Exercise directions: Task for the listing below: copy it out in full, exactly.

:: Record set

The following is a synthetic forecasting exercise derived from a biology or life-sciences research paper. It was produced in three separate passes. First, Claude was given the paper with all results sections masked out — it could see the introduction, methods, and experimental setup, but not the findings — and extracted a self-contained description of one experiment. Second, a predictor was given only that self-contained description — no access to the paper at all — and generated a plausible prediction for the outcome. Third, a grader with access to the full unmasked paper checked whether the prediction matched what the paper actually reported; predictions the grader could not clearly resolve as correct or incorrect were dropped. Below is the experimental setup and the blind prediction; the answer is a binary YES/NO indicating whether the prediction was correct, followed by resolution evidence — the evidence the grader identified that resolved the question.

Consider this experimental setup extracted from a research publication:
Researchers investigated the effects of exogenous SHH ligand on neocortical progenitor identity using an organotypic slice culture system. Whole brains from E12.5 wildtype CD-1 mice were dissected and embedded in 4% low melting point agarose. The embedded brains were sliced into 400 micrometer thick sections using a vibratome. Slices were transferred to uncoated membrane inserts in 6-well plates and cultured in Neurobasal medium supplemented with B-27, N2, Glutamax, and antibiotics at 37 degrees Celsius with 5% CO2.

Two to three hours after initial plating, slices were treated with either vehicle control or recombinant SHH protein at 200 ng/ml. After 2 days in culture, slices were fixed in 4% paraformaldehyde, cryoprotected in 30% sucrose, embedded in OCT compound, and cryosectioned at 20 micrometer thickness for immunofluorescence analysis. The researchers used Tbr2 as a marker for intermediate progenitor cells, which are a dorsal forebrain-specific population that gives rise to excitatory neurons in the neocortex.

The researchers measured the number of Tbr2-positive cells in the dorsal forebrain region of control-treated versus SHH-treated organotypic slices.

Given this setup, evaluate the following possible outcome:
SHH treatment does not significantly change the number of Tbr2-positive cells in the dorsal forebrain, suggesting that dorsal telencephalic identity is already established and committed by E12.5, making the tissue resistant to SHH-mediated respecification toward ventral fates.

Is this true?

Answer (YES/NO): NO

::::

Completed task:
The following is a synthetic forecasting exercise derived from a biology or life-sciences research paper. It was produced in three separate passes. First, Claude was given the paper with all results sections masked out — it could see the introduction, methods, and experimental setup, but not the findings — and extracted a self-contained description of one experiment. Second, a predictor was given only that self-contained description — no access to the paper at all — and generated a plausible prediction for the outcome. Third, a grader with access to the full unmasked paper checked whether the prediction matched what the paper actually reported; predictions the grader could not clearly resolve as correct or incorrect were dropped. Below is the experimental setup and the blind prediction; the answer is a binary YES/NO indicating whether the prediction was correct, followed by resolution evidence — the evidence the grader identified that resolved the question.

Consider this experimental setup extracted from a research publication:
Researchers investigated the effects of exogenous SHH ligand on neocortical progenitor identity using an organotypic slice culture system. Whole brains from E12.5 wildtype CD-1 mice were dissected and embedded in 4% low melting point agarose. The embedded brains were sliced into 400 micrometer thick sections using a vibratome. Slices were transferred to uncoated membrane inserts in 6-well plates and cultured in Neurobasal medium supplemented with B-27, N2, Glutamax, and antibiotics at 37 degrees Celsius with 5% CO2.

Two to three hours after initial plating, slices were treated with either vehicle control or recombinant SHH protein at 200 ng/ml. After 2 days in culture, slices were fixed in 4% paraformaldehyde, cryoprotected in 30% sucrose, embedded in OCT compound, and cryosectioned at 20 micrometer thickness for immunofluorescence analysis. The researchers used Tbr2 as a marker for intermediate progenitor cells, which are a dorsal forebrain-specific population that gives rise to excitatory neurons in the neocortex.

The researchers measured the number of Tbr2-positive cells in the dorsal forebrain region of control-treated versus SHH-treated organotypic slices.

Given this setup, evaluate the following possible outcome:
SHH treatment does not significantly change the number of Tbr2-positive cells in the dorsal forebrain, suggesting that dorsal telencephalic identity is already established and committed by E12.5, making the tissue resistant to SHH-mediated respecification toward ventral fates.

Is this true?

Answer (YES/NO): NO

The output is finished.